En 2014, plus de 500 villes et autorités territoriales du monde, représentant plus de 12% de la population urbaine mondiale, ont rapporté leurs données au Registre Climatique carbonn. Au total, plus de 5000 actions d’atténuation ou d’adaptation au changement climatique ont ainsi été déclarées, dont un millier sont des engagements en matière énergétique qui représentent une diminution de 2,28 gigatonnes de gaz à effet de serre (GtCO2eq).

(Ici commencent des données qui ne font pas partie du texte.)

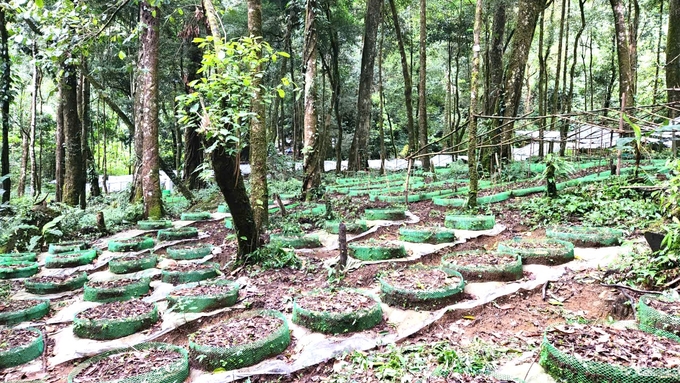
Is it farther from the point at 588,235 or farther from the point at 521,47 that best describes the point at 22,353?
the point at 521,47

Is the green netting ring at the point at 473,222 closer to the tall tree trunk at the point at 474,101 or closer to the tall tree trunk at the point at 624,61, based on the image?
the tall tree trunk at the point at 474,101

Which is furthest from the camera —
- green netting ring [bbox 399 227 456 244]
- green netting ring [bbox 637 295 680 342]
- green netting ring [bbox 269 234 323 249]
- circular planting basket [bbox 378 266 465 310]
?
green netting ring [bbox 269 234 323 249]

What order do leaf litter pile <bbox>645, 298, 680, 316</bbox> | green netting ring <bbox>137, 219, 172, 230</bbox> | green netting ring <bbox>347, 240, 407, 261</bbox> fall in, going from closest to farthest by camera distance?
leaf litter pile <bbox>645, 298, 680, 316</bbox>, green netting ring <bbox>347, 240, 407, 261</bbox>, green netting ring <bbox>137, 219, 172, 230</bbox>

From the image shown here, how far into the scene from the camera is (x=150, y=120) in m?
7.78

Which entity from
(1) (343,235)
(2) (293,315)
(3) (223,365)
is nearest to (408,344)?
(2) (293,315)

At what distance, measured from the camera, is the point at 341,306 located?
11.0 ft

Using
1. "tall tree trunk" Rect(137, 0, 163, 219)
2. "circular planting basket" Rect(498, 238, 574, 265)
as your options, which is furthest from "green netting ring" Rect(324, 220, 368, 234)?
"tall tree trunk" Rect(137, 0, 163, 219)

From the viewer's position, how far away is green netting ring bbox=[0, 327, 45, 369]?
2.97m

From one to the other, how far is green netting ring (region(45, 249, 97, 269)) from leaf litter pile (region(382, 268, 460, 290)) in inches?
162

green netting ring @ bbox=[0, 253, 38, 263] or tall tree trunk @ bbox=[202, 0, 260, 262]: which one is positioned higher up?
tall tree trunk @ bbox=[202, 0, 260, 262]

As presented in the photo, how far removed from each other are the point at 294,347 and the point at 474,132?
13.8ft

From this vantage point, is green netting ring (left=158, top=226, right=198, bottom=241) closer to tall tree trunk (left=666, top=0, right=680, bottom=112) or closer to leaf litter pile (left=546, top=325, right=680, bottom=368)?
leaf litter pile (left=546, top=325, right=680, bottom=368)

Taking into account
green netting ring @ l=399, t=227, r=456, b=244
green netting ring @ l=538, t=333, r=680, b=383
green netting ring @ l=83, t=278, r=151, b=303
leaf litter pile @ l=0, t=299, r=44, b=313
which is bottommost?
leaf litter pile @ l=0, t=299, r=44, b=313

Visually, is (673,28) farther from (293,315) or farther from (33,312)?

Selon le rapport annuel 2014 du Registre Climatique carbonn, plus de la moitié des villes participantes (54%) ont déclaré des objectifs de réduction de plus de 1% par an, bien au-delà des objectifs affichés par les gouvernements nationaux les plus ambitieux dans le cadre du Protocole de Kyoto.
ICLEI a établi de nombreux programmes internationaux et régionaux pour soutenir les villes dans l’élaboration et la planification de leur stratégie climatique, comme le Plan d’action climatique municipal (PACMUN - Plan de Acción Climática Municipal), un programme mené par le Secrétariat d’ICLEI pour le Mexique, l’Amérique centrale et les Caraïbes, soutenu par le gouvernement fédéral mexicain et des gouvernements locaux du pays, ainsi que par le Mexico Prosperity Fund de l’ambassade du Royaume-Uni.
Paysage actuel du plaidoyer des collectivités locales pour le climat
L’importance de villes soutenables comme facteur déterminant d’un avenir soutenable pour notre planète est désormais largement acceptée. Cette reconnaissance est largement due aux efforts collectifs de réseaux de villes tels qu’ICLEI, Metropolis, la CGLU, le Groupe leader des villes pour le climat C40 et de réseaux nationaux, pour continuer à valoriser les réussites ambitieuses des villes et à lutter pour leur prise en compte dans l’arène climatique internationale. La poursuite de ces efforts est néanmoins nécessaire pour s’assurer que le rôle crucial des collectivités locales et de leurs réseaux de plaidoyer ne soit pas négligé dans l’élaboration de la stratégie internationale en matière de climat.
L’histoire de ces deux dernières décennies de plaidoyer climatique montre que pour promouvoir l’action climatique locale au niveau global, il vaut mieux unir ses forces. Il est difficile d’imaginer, par exemple, que jusqu’en 2008, seule une poignée d’organisations de collectivités locales étaient enregistrées comme observateurs à la CCNUCC, tandis que 20 réseaux de villes et de territoires sont aujourd’hui aux côtés d’ICLEI dans le groupe LGMA [9] pour revendiquer l’intégration verticale d’engagements et d’actions climatiques ambitieux à tous les niveaux de gouvernement.
Au vu de la riche histoire du plaidoyer climatique des collectivités locales, il est clair que celles-ci ne se contentent pas d’attendre le changement – elles le suscitent.